Today, pi is taught to schoolchildren but it eluded great minds for centuries and to some extent still does. It took 2,000 years of working on the problem to realize that pi can’t be completely solved: it’s an irrational and transcendental number that cannot be completely expressed geometrically or algebraically. It continues infinitely without a single repeating sequence. Moore painted pi out to 2,500 decimal places, representing the numerical variations in hues.
For each painting, Moore assigned every digit a specific color. Then, he lays out a series of squares in these 10 colors, that together show what pi looks like—and act as an abstract work of art.

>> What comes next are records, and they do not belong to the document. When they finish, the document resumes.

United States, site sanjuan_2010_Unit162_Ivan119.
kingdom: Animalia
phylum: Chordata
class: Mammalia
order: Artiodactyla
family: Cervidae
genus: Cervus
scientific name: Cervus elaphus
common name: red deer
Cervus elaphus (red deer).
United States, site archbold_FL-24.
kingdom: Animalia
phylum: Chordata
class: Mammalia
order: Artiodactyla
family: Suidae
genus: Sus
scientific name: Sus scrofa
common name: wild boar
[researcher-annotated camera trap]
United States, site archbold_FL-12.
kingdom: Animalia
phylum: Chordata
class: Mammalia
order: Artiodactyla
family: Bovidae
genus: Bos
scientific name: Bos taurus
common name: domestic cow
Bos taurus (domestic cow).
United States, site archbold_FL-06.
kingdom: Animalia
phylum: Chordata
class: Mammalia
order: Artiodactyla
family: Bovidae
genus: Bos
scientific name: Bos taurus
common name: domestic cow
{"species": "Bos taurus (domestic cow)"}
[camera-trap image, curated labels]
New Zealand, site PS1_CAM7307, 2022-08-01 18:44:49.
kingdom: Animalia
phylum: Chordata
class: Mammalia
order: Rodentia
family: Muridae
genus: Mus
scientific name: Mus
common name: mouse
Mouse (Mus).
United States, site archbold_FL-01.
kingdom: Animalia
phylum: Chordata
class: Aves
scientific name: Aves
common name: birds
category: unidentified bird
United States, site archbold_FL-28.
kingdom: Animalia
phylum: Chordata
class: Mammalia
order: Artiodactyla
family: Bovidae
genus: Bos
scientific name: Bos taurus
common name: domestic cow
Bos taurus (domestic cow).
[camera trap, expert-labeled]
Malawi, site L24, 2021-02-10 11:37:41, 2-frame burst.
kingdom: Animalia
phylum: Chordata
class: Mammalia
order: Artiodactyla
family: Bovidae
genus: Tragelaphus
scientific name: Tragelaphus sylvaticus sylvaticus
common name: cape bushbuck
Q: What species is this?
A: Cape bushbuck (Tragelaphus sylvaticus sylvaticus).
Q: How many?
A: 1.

“I thought that maybe some pattern or harmony would emerge, just like Seurat’s pointillist paintings,” Moore said. “When you look up close, there are just dots of paint, but further out an order emerges in your mind and you see colors that aren’t really there.” But after a while, he found the approach formulaic, “like painting static on a TV set.”
He had an epiphany that reveals the parallels between math and art, and the difficulty of conveying the mysteries of the universe in either limited human form: “A color, just like a number, is just a value,” Moore said. ”Maybe I have to go deeper.”